EXERCISE BRIEF: Copy everything in the Kubernetes passage from "First released in" down to "second most reviews.", word for word.

EXTRACT PROVIDED:
+-------+

How do containers ensure high availability, disaster recovery, or scalability? Container orchestration systems such as Kubernetes (nicknamed K8S) offer a solution. The systems are responsible for handling one or multiple clusters of machines and detect the availability of each image running on it. The size of the clusters can range from three machines to more than thousands of machines and containers, distributed among different cloud providers if needed. If a machine breaks down, the tool should be able to shift its containers to another node while keeping the entire cluster operational.

First released in 2014, Kubernetes is an open-source container orchestration tool that can automatically scale, distribute and manage fault tolerance on containers. Originally created by Google and then donated to Cloud Native Computing Foundation, Kubernetes is widely used in production environments to handle Docker containers and other container tools in a fault-tolerant manner. As an open-source product, it is available on various platforms and systems. The popularity of Kubernetes has steadily increased, with more than four major releases in 2017. K8s also was the most discussed project in GitHub during 2017, and was the project with the second most reviews.

Kubernetes offers a new way to deploy applications using containers. It creates an abstraction layer which can be manipulated with declarative rather than imperative programming. This way, it is much simpler to deploy and upgrade services over time. K8s can be deployed in very different scenarios depending on the size of the company and its objectives:

• In-house: Organizations can transform their own data center into a K8s cluster. In this case, companies can take full advantage of their own resources.
• Cloud: The setup process is similar to an in-house deployment, but includes virtual machines on the cloud. This allows for the creation of a virtually infinite number of machines, depending on demand.

+-------+

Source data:
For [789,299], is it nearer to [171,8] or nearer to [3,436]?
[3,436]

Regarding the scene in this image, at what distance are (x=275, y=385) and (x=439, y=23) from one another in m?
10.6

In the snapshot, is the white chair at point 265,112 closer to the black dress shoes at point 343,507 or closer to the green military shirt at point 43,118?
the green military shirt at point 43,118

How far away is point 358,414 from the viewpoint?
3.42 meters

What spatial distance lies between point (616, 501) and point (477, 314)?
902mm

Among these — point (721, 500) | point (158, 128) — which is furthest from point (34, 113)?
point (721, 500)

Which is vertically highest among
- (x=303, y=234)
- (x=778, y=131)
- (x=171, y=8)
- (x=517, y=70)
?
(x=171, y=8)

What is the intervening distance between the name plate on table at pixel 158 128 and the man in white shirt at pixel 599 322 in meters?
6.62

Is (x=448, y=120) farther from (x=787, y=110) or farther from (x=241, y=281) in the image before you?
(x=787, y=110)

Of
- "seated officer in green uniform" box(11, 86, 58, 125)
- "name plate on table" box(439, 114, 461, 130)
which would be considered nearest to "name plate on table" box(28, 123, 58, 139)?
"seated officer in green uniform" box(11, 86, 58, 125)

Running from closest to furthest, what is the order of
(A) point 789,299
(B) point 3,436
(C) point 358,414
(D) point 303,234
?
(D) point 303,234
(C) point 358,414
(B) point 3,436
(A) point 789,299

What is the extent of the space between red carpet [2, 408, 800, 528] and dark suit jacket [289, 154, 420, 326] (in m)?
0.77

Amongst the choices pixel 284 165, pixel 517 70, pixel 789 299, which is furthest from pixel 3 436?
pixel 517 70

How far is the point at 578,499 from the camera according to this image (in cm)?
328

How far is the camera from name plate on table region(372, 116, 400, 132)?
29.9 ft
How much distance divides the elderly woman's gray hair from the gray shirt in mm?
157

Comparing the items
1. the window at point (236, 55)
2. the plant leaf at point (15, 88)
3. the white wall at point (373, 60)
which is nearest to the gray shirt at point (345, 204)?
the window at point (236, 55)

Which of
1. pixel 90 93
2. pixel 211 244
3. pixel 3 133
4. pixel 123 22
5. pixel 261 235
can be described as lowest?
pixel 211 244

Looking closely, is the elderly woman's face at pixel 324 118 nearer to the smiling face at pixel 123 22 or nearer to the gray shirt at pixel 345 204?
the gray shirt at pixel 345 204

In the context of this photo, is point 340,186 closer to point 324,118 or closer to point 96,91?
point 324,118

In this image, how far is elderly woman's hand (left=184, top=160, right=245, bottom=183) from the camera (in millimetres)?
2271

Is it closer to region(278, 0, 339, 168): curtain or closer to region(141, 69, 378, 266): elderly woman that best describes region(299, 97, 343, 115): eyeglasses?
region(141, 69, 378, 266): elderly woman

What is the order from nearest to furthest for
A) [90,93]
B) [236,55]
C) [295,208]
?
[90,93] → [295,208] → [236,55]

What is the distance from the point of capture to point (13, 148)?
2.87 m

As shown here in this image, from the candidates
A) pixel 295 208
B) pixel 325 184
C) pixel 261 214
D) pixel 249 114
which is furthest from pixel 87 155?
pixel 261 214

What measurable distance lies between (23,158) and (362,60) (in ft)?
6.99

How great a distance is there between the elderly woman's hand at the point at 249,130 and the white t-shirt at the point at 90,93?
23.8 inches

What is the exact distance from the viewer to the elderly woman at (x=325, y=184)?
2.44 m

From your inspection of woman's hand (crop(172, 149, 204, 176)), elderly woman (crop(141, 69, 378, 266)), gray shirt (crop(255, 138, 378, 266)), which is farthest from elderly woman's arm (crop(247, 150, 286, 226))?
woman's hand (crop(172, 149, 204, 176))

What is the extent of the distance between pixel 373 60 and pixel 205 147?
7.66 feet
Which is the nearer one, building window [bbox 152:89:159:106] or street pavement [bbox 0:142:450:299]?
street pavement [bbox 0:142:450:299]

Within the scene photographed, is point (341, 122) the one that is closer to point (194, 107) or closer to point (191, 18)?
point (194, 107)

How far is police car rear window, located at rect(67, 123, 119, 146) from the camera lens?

+-------+

ANSWER TO THIS EXERCISE:
First released in 2014, Kubernetes is an open-source container orchestration tool that can automatically scale, distribute and manage fault tolerance on containers. Originally created by Google and then donated to Cloud Native Computing Foundation, Kubernetes is widely used in production environments to handle Docker containers and other container tools in a fault-tolerant manner. As an open-source product, it is available on various platforms and systems. The popularity of Kubernetes has steadily increased, with more than four major releases in 2017. K8s also was the most discussed project in GitHub during 2017, and was the project with the second most reviews.